Downloads images from specified subreddit between specified dates. Default downloads all images that are jpg or png, but users can add more.
Based off a project by the same name from /u/2hands10fingers, /u/Joe_Anonimist, /u/iakovosbelonias
Working on getting this project into PyPi. For now, just: Clone repo, go into directory, make a python 3 virtual environment, install requirements.
git clone https://github.com/ardeaf/reddit-image-scraper.git
cd reddit-image-scraper
virtualenv -p python3 venv
source venv/bin/activate # linux
venv\Scripts\activate # Windows
pip install -r requirements.txt
pip install -e . # Gotta do this if you cloned the repo
You will then need to add in your reddit credentials to config.sample.py
and change the filename to config.py
. Then move it into the redditimagescraper/modules
directory.
To get client_id
and client_secret
you must log into reddit, go to preferences > apps and then "create another app" at the bottom. You can name the app whatever you want, and you can also just make it a personal use script.
Once you create it, client_id
should be the long randomized string underneath the bolded appname. client_secret
below that next to secret. Paste those two strings into the config.py file in quotes.
Simply run python scrape.py
from inside the reddit-image-scraper/redditimagescraper
directory.
It currently downloads to whatever directory you ran the script from. If you want to download to another directory you just need to run it with the path inserted from the directory. For example, to download scraped images to an example /images/
directory, go to it:
cd <path>/<to>/<images>/images/
Activate your virutal environment (if you have one):
source <path>/<to>/reddit-image-scraper/venv/bin/activate
Run the script:
python <path>/<to>/reddit-image-scraper/redditimagescraper/scrape.py <args>
-v Verbose output.
-as Downloads asynchronously. Extreme speed increase. Will probably max out your bandwidth.
-bd, -ed, -sr These three have to be passed together. Allows inputting scrape info from the cli.
-bd is for begin date, -ed is for end date, and -sr is for the subreddit.
-h For more info on args
If you'd like to contribute or run tests you'll need to install the dev requirements: pip install -r dev-requirements.txt
Then run pytest from the root directory (above tests)
Once you install the dev requirements, simply make your own feature branches and submit pull requests. My tests aren't very rigorous at the moment so be sure your code works by passing both '-v -as' and just '-v' as arguments.
View the license file for more information. You can basically do anything you'd like to the code as long as you make sure your code maintains the same license.

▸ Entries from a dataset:

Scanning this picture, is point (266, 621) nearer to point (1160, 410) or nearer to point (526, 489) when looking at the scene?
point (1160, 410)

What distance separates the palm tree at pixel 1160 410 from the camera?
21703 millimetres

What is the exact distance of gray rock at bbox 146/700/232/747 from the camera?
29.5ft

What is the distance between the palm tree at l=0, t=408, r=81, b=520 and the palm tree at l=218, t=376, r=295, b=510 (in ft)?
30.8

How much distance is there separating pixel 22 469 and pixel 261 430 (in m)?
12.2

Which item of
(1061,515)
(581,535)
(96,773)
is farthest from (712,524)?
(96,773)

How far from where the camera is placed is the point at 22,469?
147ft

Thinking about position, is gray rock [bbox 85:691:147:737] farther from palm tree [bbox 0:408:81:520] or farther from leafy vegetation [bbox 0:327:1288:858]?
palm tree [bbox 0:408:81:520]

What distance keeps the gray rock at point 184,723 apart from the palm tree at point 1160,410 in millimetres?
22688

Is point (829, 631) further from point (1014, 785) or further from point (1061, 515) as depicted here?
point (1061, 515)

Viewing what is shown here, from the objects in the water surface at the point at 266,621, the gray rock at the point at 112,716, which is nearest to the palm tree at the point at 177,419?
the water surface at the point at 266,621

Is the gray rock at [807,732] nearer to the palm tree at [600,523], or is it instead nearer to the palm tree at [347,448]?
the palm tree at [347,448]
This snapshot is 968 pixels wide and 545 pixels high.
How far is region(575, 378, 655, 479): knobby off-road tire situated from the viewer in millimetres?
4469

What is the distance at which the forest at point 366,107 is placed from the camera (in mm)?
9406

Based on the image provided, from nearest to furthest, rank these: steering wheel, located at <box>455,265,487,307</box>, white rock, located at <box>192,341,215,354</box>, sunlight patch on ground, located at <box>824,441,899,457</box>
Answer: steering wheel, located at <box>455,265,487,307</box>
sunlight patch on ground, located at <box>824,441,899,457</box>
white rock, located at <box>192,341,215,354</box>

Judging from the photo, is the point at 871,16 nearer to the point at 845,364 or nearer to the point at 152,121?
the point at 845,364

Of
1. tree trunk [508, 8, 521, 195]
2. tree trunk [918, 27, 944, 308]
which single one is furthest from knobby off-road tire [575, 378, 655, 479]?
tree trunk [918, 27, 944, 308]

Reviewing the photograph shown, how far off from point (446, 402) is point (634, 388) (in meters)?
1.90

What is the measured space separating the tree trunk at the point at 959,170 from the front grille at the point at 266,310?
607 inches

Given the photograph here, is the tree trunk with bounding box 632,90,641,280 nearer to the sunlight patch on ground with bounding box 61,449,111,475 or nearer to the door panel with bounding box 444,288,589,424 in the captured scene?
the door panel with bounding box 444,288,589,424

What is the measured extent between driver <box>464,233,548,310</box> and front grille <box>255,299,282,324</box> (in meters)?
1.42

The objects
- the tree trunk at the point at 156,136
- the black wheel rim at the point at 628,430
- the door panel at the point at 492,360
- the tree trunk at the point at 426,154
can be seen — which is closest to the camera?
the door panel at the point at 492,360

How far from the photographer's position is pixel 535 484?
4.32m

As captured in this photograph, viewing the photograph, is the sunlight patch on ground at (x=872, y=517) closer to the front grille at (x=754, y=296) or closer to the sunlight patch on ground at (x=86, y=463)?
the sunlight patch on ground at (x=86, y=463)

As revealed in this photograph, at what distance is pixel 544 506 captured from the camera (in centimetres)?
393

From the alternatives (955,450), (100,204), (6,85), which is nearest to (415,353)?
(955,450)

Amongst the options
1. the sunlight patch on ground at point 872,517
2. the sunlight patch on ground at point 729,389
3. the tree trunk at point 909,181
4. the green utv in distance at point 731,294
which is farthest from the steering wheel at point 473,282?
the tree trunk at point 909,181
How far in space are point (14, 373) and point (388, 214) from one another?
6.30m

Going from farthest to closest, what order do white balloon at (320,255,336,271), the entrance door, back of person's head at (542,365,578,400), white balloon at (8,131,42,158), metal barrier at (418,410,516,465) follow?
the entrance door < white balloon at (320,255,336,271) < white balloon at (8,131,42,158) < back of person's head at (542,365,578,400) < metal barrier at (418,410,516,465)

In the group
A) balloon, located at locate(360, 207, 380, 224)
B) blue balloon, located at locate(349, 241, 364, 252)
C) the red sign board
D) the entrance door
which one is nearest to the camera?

▸ REQUIRED WORK:
In the image scraper guide, what name should the credentials file config.sample.py be given?

▸ FINAL ANSWER:
config.py